Je vous sais gré de vous intéresser à ce chapitre de l’histoire coloniale française volontiers minimisé ou passé sous silence parce qu’humiliant ou contraire à la mythologie républicaine. Malheureusement, l’aspect idéaliste d’une entreprise politique sert principalement à occulter les mécanismes sordides inavouables de la domination. Dans le cas de la Nouvelle-France, le pouvoir politique pouvait bien manifester envers les Nations Amérindiennes un égalitarisme racial théorique justifié par l’application stricte des dogmes catholiques, parce que le vrai pouvoir était exercé par des entrepreneurs (souvent Nantais ou Bordelais) agissant en tant qu’officiers supérieurs de l’armée à titre purement privé, les seigneurs et les ecclésiastiques, le plus souvent réduits à la portion congrue, servant de simple relais justificateur de ce pouvoir dans le cadre théorique de la coutume féodale française.
Dans la réalité, ce n’était pas les Amérindiens qui étaient traités en égaux, c’étaient les paysans-soldats français qui étaient traités en inférieurs au même titre que les Amérindiens, au point que beaucoup des uns et des autres désertaient vers les meilleurs revenus d’emploi de la Nouvelle-Angleterre et qu’il fallait les menacer de mort pour les dissuader.

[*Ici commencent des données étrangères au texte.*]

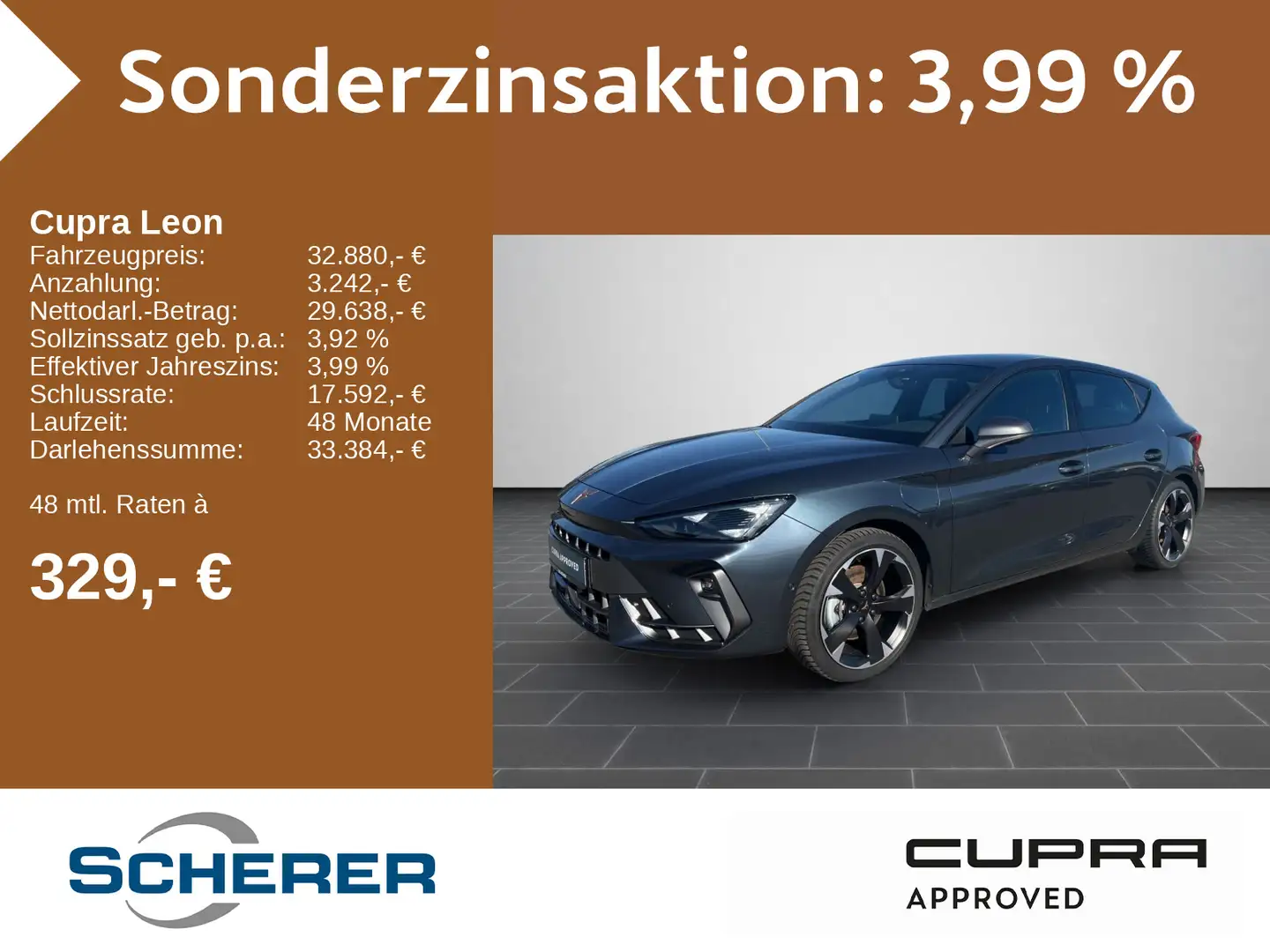 CUPRA Leon 1.5 e-Hybrid *neues Modell* LED NAVI RFK Grau - 1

L’égalité théorique inter-raciale française masquait une bien plus grande inégalité pratique inter-classe, surtout quand on sait que les racistes de l’époque étaient plus préoccupés des traits raciaux propres aux classes supérieures dans chaque nation, que de nations supérieures comme telles. On ne reconnaissait la noblesse de certains types amérindiens que pour les encourager à dominer la piétaille de leurs peuples respectifs, comme plus tard les Tutsi au Rwanda.
Dans la réalité, Québec était une colonie-garnison ou des intérêts privés fermiers disposaient d’une main d’oeuvre corvéable et miliciable à merci, exactement comme plus tard à deux siècles de distance le Djibouti (Somalie française), ou le même modèle prévalut, et qui a fini progressivement abandonné par la France au terme d’un calcul sordide semblable. La véritable superficie du Québec effectivement mise en valeur et contrôlée en 1759 était effectivement celle du Djibouti peu ou prou, le reste du vaste empire franco-américain s’étendant jusqu’aux Far-West sur les cartes étant imaginaire, comme le fut plus tard l’empire imaginaire français soudanais avant d’être humilié à Khartoum et à Fachoda par la même puissance anglaise.